Water utilities that use remote-access software should carefully restrict access, enforce multifactor authentication (MFA) and maintain comprehensive access logs to help them investigate possible breaches, the National Institute of Standards and Technology (NIST) said in guidance published on Wednesday.
The secure remote-access guidance, developed through NIST’s National Cybersecurity Center of Excellence (NCCoE), lists security considerations and describes how water utilities can implement remote access through either on-premises or cloud environments.
Remote-access software is one of the water sector’s biggest cybersecurity weaknesses, enabling several Iran-linked cyberattack campaigns against U.S. water systems.

Dive Insight:
NCCoE experts included several example architectures in their guidance document.

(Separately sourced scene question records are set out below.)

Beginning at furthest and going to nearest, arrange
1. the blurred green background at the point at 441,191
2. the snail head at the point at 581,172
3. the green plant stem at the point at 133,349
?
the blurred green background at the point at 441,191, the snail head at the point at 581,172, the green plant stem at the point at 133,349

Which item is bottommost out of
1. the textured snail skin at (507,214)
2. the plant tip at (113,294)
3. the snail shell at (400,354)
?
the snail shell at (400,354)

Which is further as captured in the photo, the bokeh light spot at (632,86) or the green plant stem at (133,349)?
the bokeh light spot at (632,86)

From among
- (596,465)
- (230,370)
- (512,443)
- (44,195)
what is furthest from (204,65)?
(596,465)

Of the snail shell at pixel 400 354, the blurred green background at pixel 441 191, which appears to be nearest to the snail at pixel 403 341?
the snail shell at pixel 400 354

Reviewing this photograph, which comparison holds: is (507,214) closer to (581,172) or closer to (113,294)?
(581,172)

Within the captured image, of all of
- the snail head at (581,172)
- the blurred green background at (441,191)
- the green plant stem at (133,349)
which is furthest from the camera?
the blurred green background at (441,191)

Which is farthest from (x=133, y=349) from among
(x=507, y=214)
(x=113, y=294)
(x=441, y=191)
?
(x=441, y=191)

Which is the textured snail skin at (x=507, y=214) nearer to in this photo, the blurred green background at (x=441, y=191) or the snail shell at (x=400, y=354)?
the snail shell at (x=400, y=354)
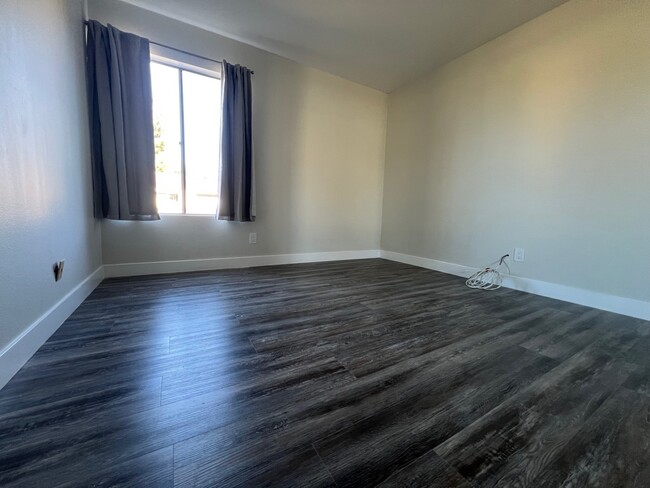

One illustrates how to set up role-based access controls through the remote-access software TDI ConsoleWorks. Another demonstrates how to use Cisco Duo’s MFA service with the StrongDM access-management platform. A third describes how to use Q-Net Security products to encrypt communications between network devices.
“The ability to provide secure remote access to the water systems is crucial to the efficient operation of today’s [water systems],” the document says. “Each utility should tailor their cybersecurity practices to address the unique needs of its own organization. The goal is to assist the [water] utilities in ensuring the security and availability of remote access capability so that operations can continue uninterrupted, despite current and evolving threats.”
One of the document’s most important sections is a list of security considerations for utilities that want to use remote access. Recommendations include employing least-privilege principles, regularly updating remote-access software to the latest version, carefully inventorying remotely accessible systems (which can help organizations quickly locate and disconnect vulnerable devices) and configuring networks with zero-trust architecture, including packet inspection and demilitarized zones.
NIST recommends organizations first consider alternatives to traditional remote access that carry less risk, such as one-way remote-alarming systems that notify employees of the need to take action. “Some facilities may choose to operate on-site only,” the document says, “requiring employees and contractors to come on-site to perform all operational tasks.”
Water utilities face some of the biggest cybersecurity threats, both because they are among the least-protected infrastructure and because their vital services make them high-value targets for nation-state threat actors. Iran-linked hackers have targeted U.S. critical infrastructure with destructive malware during the war in the Middle East, and China’s Volt Typhoon campaign has breached numerous infrastructure operators over the past several years.
As the threats have grown, the federal government has expanded its scrutiny of water systems’ cybersecurity postures, and volunteer security professionals have deployed across the country to help operators make improvements. But experts say the sector is still woefully unprepared to defend itself.